Article de 661 mots ⏱️ 4 min de lecture

L’Opération Sindoor a révélé une synergie extraordinaire entre les trois armées indiennes, infligeant un « coup sévère » dont le Pakistan peine encore à se remettre, a déclaré le ministre indien de la Défense, Rajnath Singh.

Lors d’un événement de lancement de livre, Rajnath Singh a souligné que cette opération a concrétisé la volonté de l’Inde de mettre en œuvre des stratégies coordonnées, adaptatives et préventives face aux défis croissants de la sécurité nationale. « L’Opération Sindoor a démontré une intégration et une coopération hors du commun entre les trois armées, renforçant ainsi la détermination du gouvernement à élaborer des stratégies de défense adaptées aux mutations de l’ordre mondial et aux nouvelles formes de guerre », a-t-il expliqué.

Le ministre a insisté sur le fait que la vision traditionnelle de la défense ne suffit plus aujourd’hui, les conflits prenant désormais une forme hybride et asymétrique, s’étendant bien au-delà des frontières physiques.

« Le gouvernement a adopté plusieurs réformes audacieuses et décisives pour bâtir une armée capable de faire face aux défis futurs, garantissant ainsi la sécurité nationale et l’autonomie stratégique du pays », a-t-il indiqué, rappelant notamment la création du poste de chef d’état-major de la défense, une étape historique renforçant la coordination entre les forces terrestres, aériennes et navales.
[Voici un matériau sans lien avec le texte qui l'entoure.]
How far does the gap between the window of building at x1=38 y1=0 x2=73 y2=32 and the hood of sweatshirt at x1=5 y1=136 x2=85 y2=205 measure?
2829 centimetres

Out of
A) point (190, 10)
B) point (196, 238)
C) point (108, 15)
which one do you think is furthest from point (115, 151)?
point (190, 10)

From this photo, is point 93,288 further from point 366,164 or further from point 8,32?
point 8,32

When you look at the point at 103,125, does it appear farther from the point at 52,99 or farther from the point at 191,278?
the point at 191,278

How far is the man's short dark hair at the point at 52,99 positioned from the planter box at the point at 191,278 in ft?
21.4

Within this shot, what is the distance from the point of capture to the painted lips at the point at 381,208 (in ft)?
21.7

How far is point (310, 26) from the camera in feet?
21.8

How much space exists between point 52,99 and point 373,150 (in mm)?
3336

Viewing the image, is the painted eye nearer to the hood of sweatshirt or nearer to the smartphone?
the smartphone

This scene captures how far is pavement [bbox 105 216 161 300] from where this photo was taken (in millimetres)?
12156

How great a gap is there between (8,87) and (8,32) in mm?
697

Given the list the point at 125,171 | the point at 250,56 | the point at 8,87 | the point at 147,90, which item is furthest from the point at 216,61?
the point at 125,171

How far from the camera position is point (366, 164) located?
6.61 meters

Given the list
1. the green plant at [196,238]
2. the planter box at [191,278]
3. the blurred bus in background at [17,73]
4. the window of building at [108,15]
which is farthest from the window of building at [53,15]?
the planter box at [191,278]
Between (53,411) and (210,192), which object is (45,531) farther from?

« Le monde entier a pu constater les résultats de cette collaboration lors de l’Opération Sindoor. Le Pakistan est toujours en train de se remettre du coup sévère porté par nos forces armées », a affirmé Rajnath Singh.
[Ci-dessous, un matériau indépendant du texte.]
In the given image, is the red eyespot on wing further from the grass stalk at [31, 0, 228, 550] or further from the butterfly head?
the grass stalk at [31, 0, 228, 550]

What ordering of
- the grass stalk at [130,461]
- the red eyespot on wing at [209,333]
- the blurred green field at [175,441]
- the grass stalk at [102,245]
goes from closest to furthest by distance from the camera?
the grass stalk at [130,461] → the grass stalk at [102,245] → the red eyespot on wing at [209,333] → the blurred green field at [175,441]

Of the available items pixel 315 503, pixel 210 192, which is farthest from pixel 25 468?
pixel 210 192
En mai dernier, les forces armées indiennes avaient ciblé neuf infrastructures terroristes situées au Pakistan et au Cachemire occupé par le Pakistan, en représailles à l’attaque terroriste de Pahalgam, survenue le 22 avril.

Le ministre a également mis en avant l’importance de la fusion civil-militaire, qu’il qualifie de levier stratégique essentiel favorisant l’innovation, la conservation des talents et l’autonomie technologique du pays.
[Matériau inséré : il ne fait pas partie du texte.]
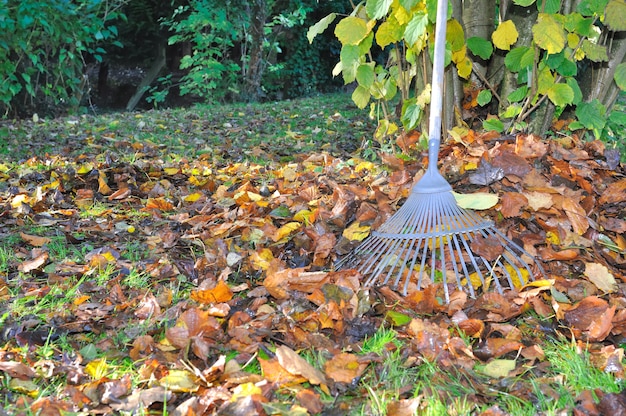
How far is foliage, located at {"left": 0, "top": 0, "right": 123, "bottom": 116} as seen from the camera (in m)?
6.06

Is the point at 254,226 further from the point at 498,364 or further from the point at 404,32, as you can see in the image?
the point at 498,364

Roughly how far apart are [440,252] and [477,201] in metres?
0.24

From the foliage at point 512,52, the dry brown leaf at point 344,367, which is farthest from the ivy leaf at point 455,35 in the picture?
the dry brown leaf at point 344,367

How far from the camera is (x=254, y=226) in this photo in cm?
242

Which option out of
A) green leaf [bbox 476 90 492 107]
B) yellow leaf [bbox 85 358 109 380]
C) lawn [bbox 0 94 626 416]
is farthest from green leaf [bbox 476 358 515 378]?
green leaf [bbox 476 90 492 107]

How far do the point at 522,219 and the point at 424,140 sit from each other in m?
0.82

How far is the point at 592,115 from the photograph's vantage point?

« Cette fusion est possible uniquement si nous connectons l’industrie civile, le secteur privé, le monde universitaire et le secteur de la défense autour d’un objectif national commun. Cela renforce notre productivité économique ainsi que notre avantage stratégique », a-t-il déclaré.

Rajnath Singh a expliqué que le monde évolue d’une simple « division du travail » vers une « intégration des objectifs ». Malgré leurs responsabilités distinctes, les différentes administrations doivent coopérer avec une vision partagée.

« Notre administration civile et notre armée sont certes séparées dans leur répartition des tâches, mais depuis l’arrivée au pouvoir de notre Premier ministre, il est clair qu’aucune institution ne peut fonctionner isolément ; elles doivent collaborer », a-t-il insisté.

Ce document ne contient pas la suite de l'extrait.